::: DOCUMENT SECTION :::

The term "planetary nebula" is a misnomer because they are unrelated to planets. The term originates from the planet-like round shape of these nebulae observed by astronomers through early telescopes. The first usage may have occurred during the 1780s with the English astronomer William Herschel who described these nebulae as resembling planets; however, as early as January 1779, the French astronomer Antoine Darquier de Pellepoix described in his observations of the Ring Nebula, "very dim but perfectly outlined; it is as large as Jupiter and resembles a fading planet". Though the modern interpretation is different, the old term is still used.

All planetary nebulae form at the end of the life of a star of intermediate mass, about 1-8 solar masses. It is expected that the Sun will form a planetary nebula at the end of its life cycle. They are relatively short-lived phenomena, lasting perhaps a few tens of millennia, compared to considerably longer phases of stellar evolution. Once all of the red giant's atmosphere has been dissipated, energetic ultraviolet radiation from the exposed hot luminous core, called a planetary nebula nucleus (P.N.N.), ionizes the ejected material. Absorbed ultraviolet light then energizes the shell of nebulous gas around the central star, causing it to appear as a brightly coloured planetary nebula.

::: INPUT DATA :::

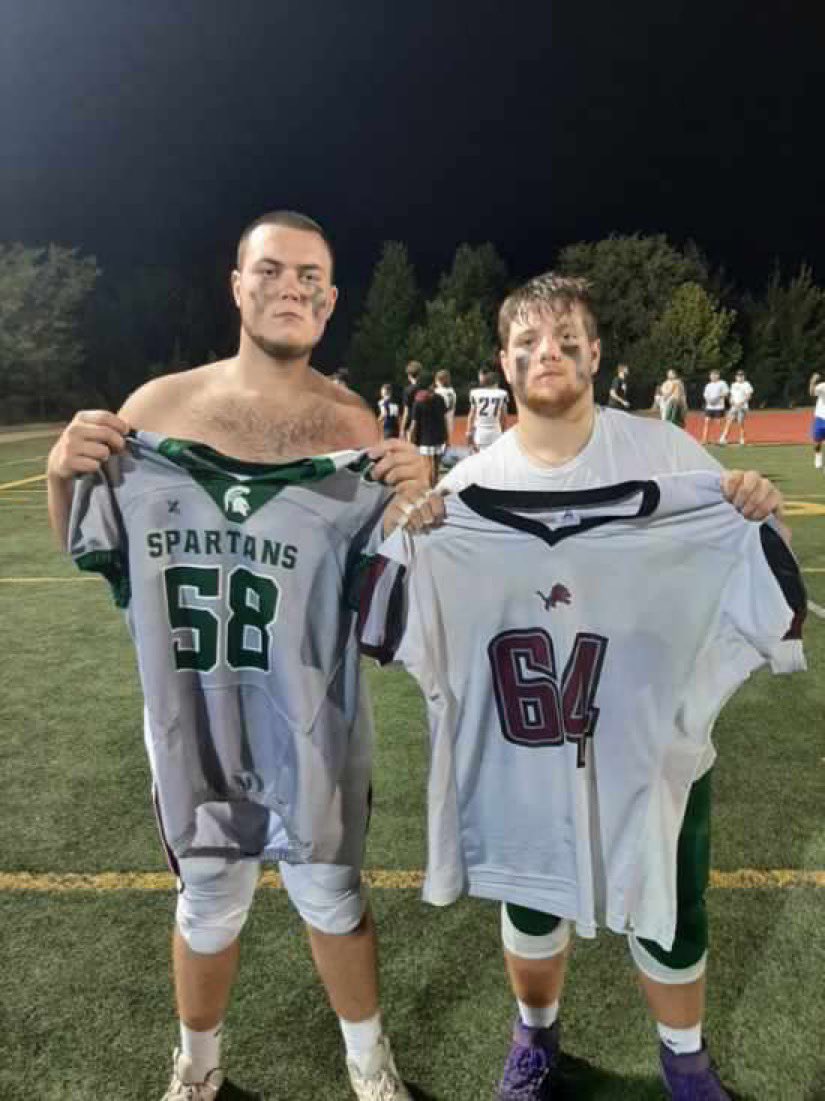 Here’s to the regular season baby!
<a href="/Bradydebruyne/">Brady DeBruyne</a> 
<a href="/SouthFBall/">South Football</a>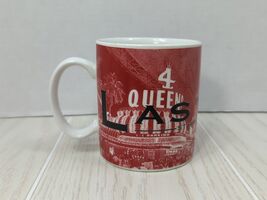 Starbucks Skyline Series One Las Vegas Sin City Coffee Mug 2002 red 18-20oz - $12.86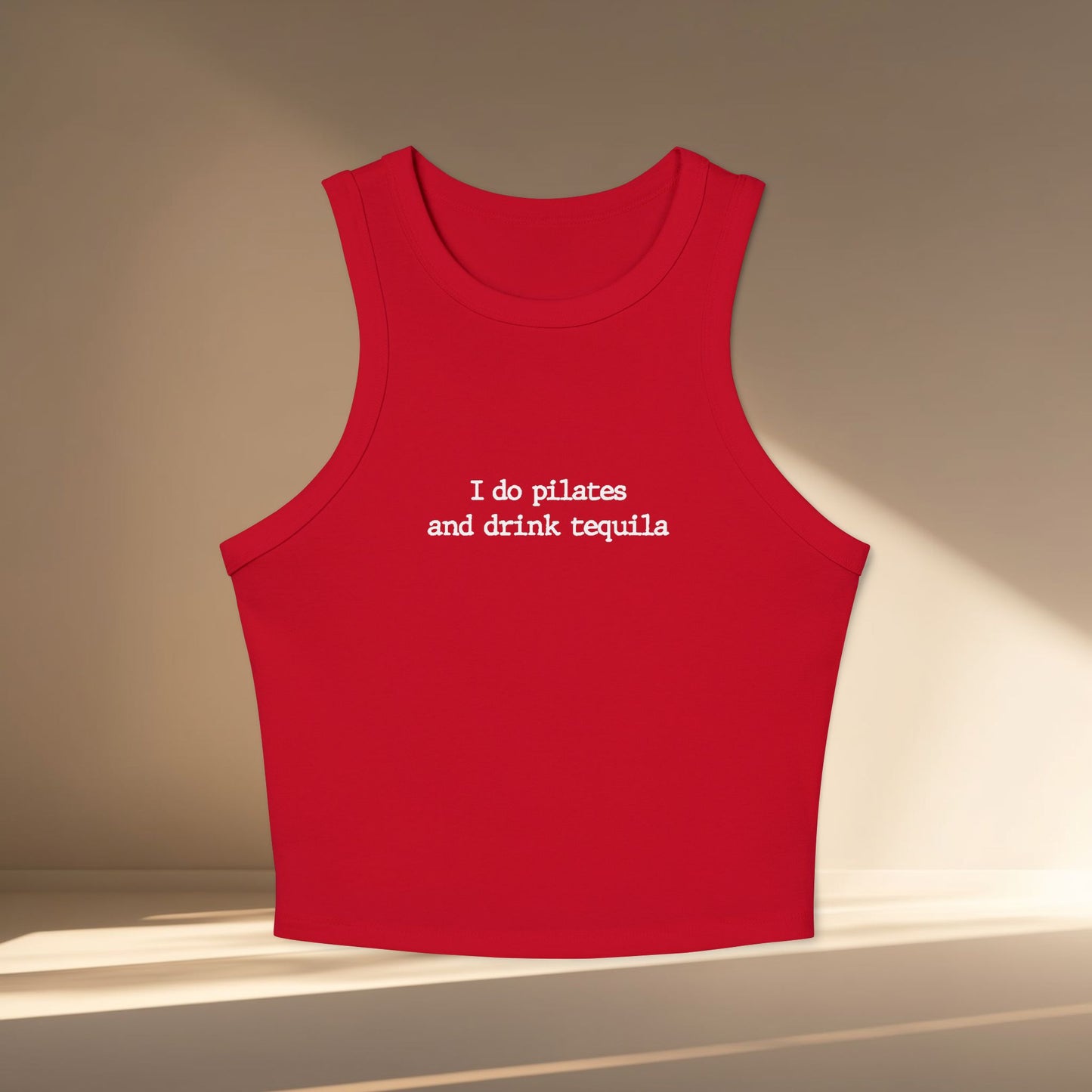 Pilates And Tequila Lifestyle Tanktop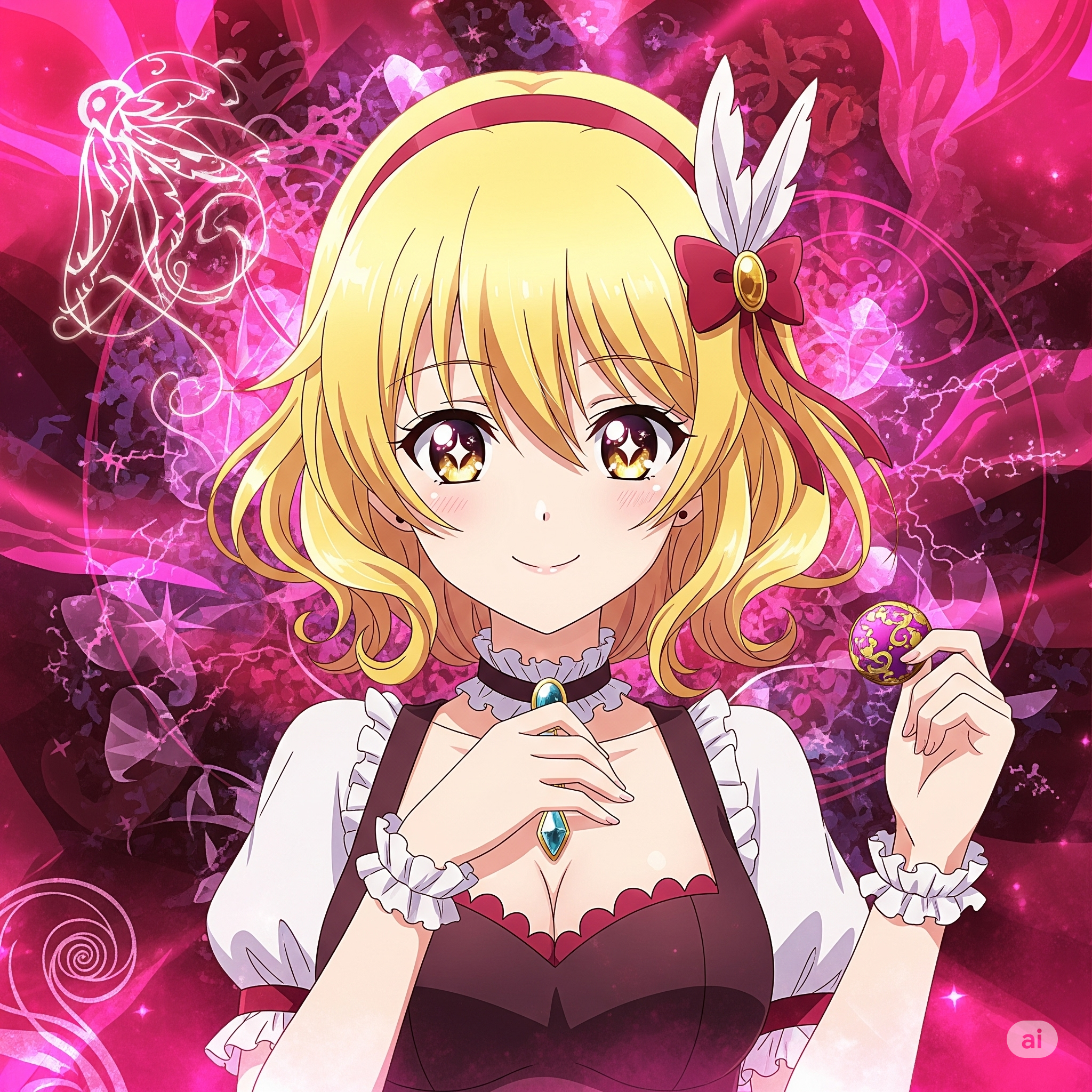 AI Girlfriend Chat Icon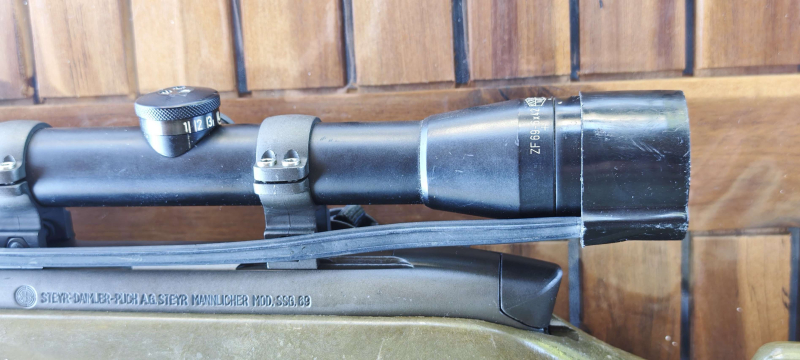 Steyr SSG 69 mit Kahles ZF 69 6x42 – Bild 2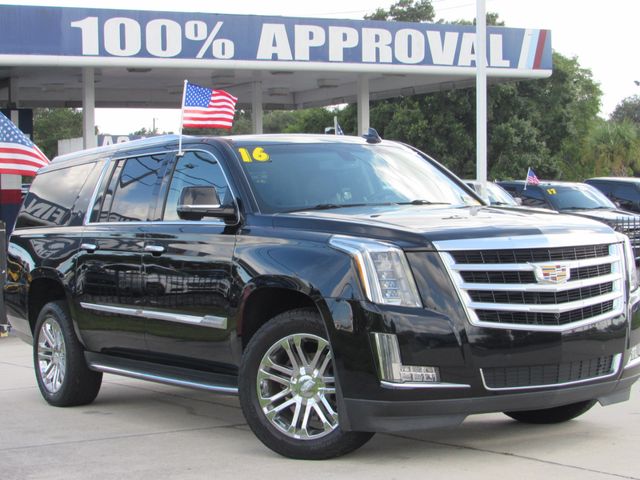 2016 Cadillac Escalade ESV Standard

:::
::: INPUT DATA :::

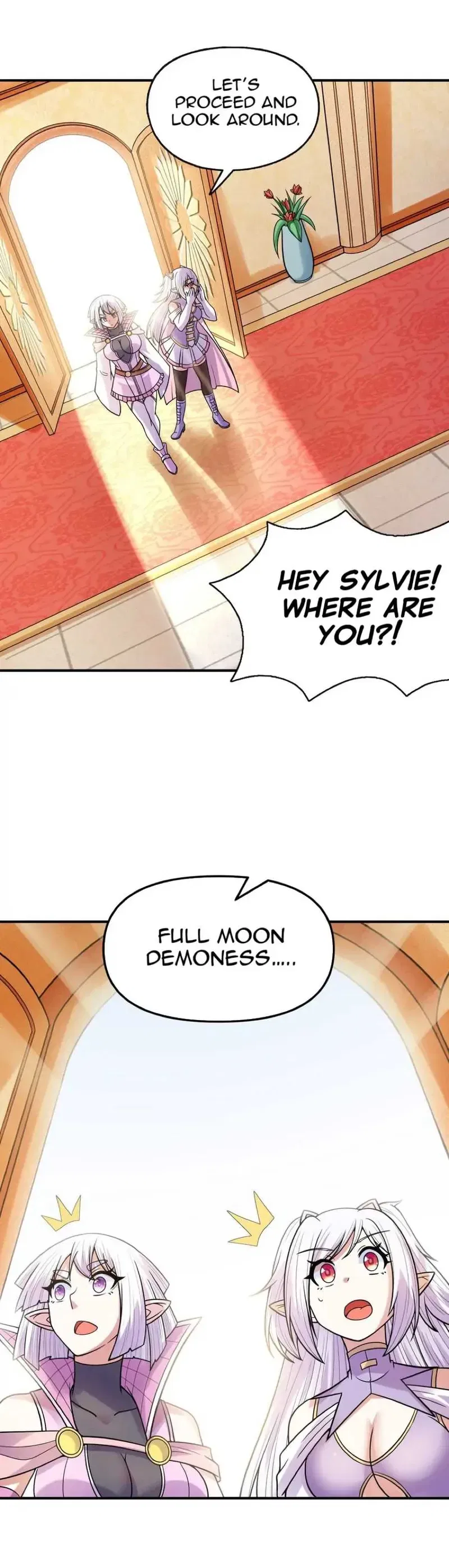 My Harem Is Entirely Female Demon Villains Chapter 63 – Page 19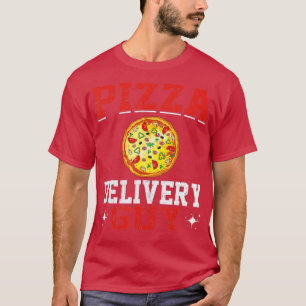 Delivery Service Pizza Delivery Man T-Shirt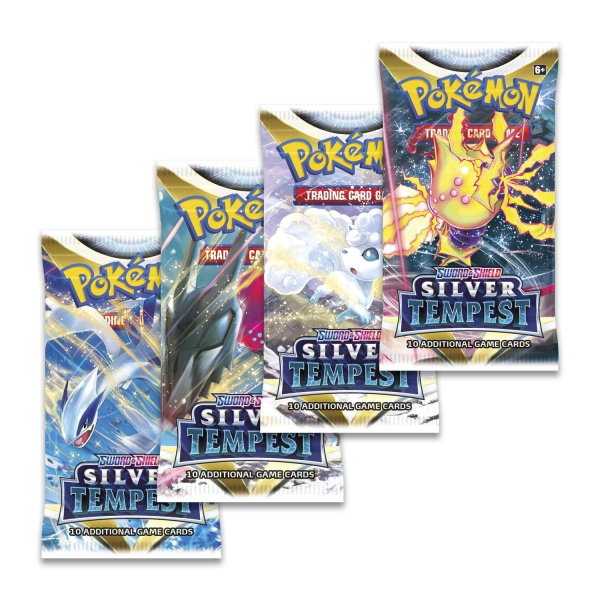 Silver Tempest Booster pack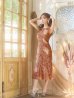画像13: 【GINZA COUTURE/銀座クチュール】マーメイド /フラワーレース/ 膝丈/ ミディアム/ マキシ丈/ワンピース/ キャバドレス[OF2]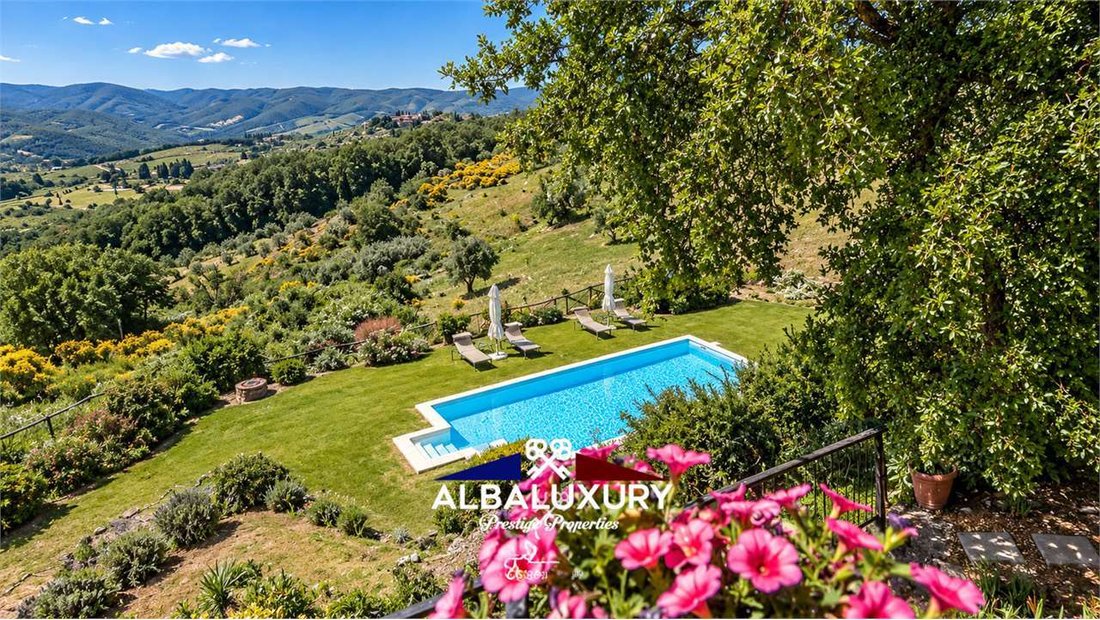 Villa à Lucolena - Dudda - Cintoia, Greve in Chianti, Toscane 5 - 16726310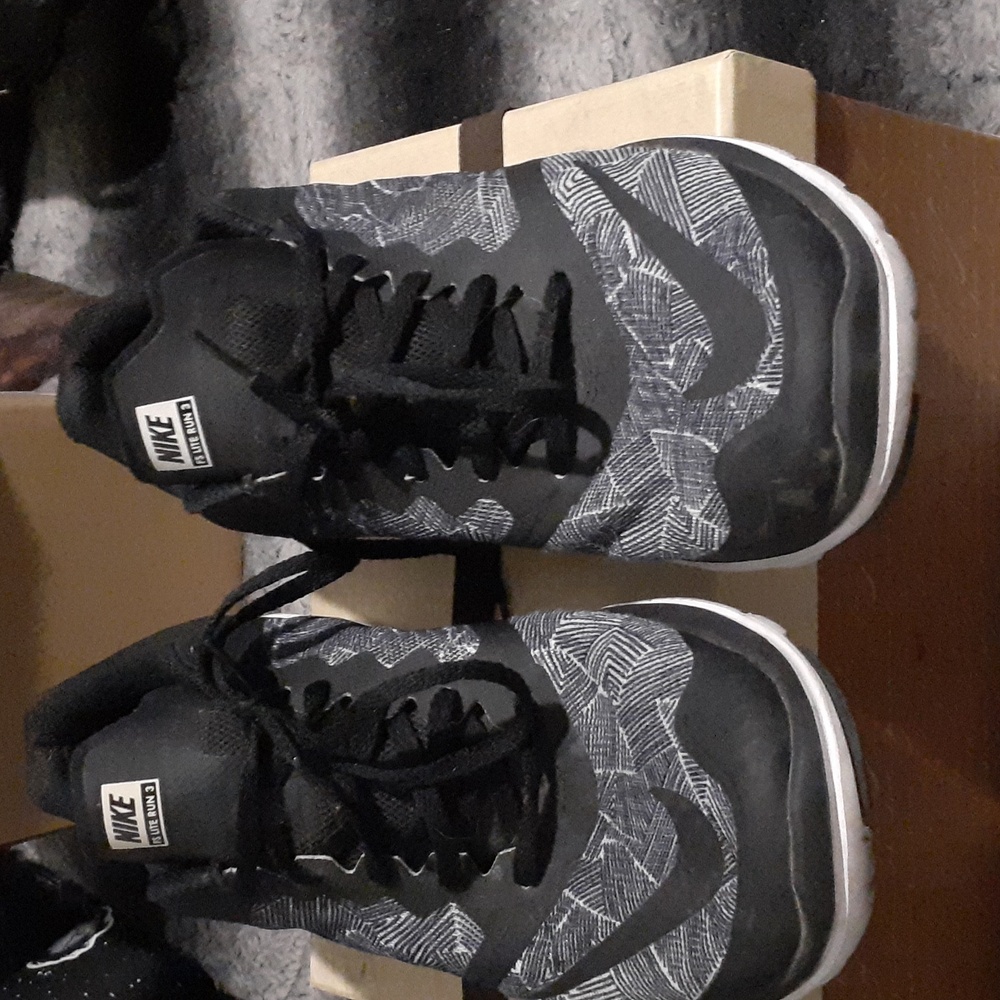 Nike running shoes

:::
::: INPUT DATA :::

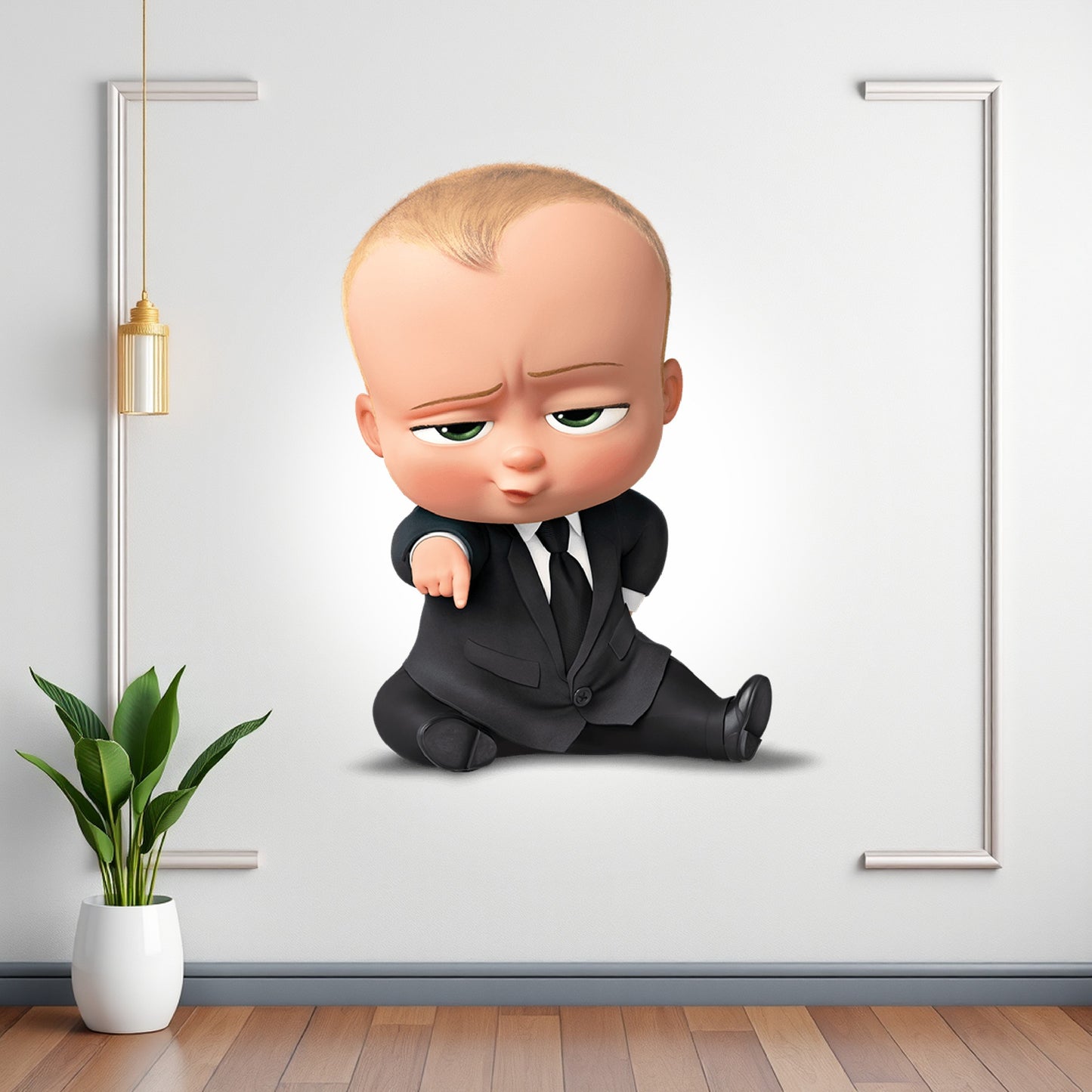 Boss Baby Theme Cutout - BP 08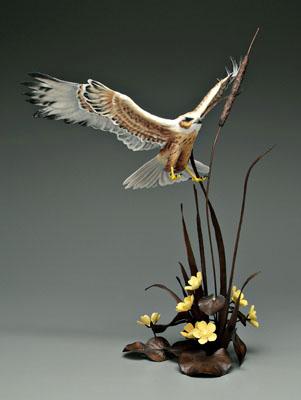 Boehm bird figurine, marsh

:::

EXERCISE INSTRUCTIONS ▸
a) From the planetary nebula passage, extract the span from "All planetary nebulae" to "coloured planetary nebula.".
b) Answer these questions using the planetary nebula passage:
(i) Which nebula was Antoine Darquier de Pellepoix observing in January 1779?
(ii) What range of stellar masses gives rise to planetary nebulae?
(iii) What is the exposed hot luminous core called?
c) Carry on the planetary nebula passage from its last sentence.

EXPECTED RESPONSES ▸
a)
All planetary nebulae form at the end of the life of a star of intermediate mass, about 1-8 solar masses. It is expected that the Sun will form a planetary nebula at the end of its life cycle. They are relatively short-lived phenomena, lasting perhaps a few tens of millennia, compared to considerably longer phases of stellar evolution. Once all of the red giant's atmosphere has been dissipated, energetic ultraviolet radiation from the exposed hot luminous core, called a planetary nebula nucleus (P.N.N.), ionizes the ejected material. Absorbed ultraviolet light then energizes the shell of nebulous gas around the central star, causing it to appear as a brightly coloured planetary nebula.

b)
(i) The Ring Nebula
(ii) About 1-8 solar masses
(iii) A planetary nebula nucleus (P.N.N.)

c)
Planetary nebulae probably play a crucial role in the chemical evolution of the Milky Way by expelling elements into the interstellar medium from stars where those elements were created. Planetary nebulae are observed in more distant galaxies, yielding useful information about their chemical abundances.

Starting from the 1990s, Hubble Space Telescope images revealed that many planetary nebulae have extremely complex and varied morphologies. About one-fifth are roughly spherical, but the majority are not spherically symmetric. The mechanisms that produce such a wide variety of shapes and features are not yet well understood, but binary central stars, stellar winds and magnetic fields may play a role.

Observations

Colorful shell which has an almost eye like appearance. The center shows the small central star with a blue circular area that could represent the iris. This is surrounded by an iris like area of concentric orange bands. This is surrounded by an eyelid shaped red area before the edge where plain space is shown. Background stars dot the whole image.
NGC 7293, the Helix Nebula
Spherical shell of colored area against background stars. Intricate cometary-like knots radiate inwards from the edge to about a third of the way to the center. The center half contains brighter spherical shells that overlap each other and have rough edges. Lone central star is visible in the middle. No background stars are visible.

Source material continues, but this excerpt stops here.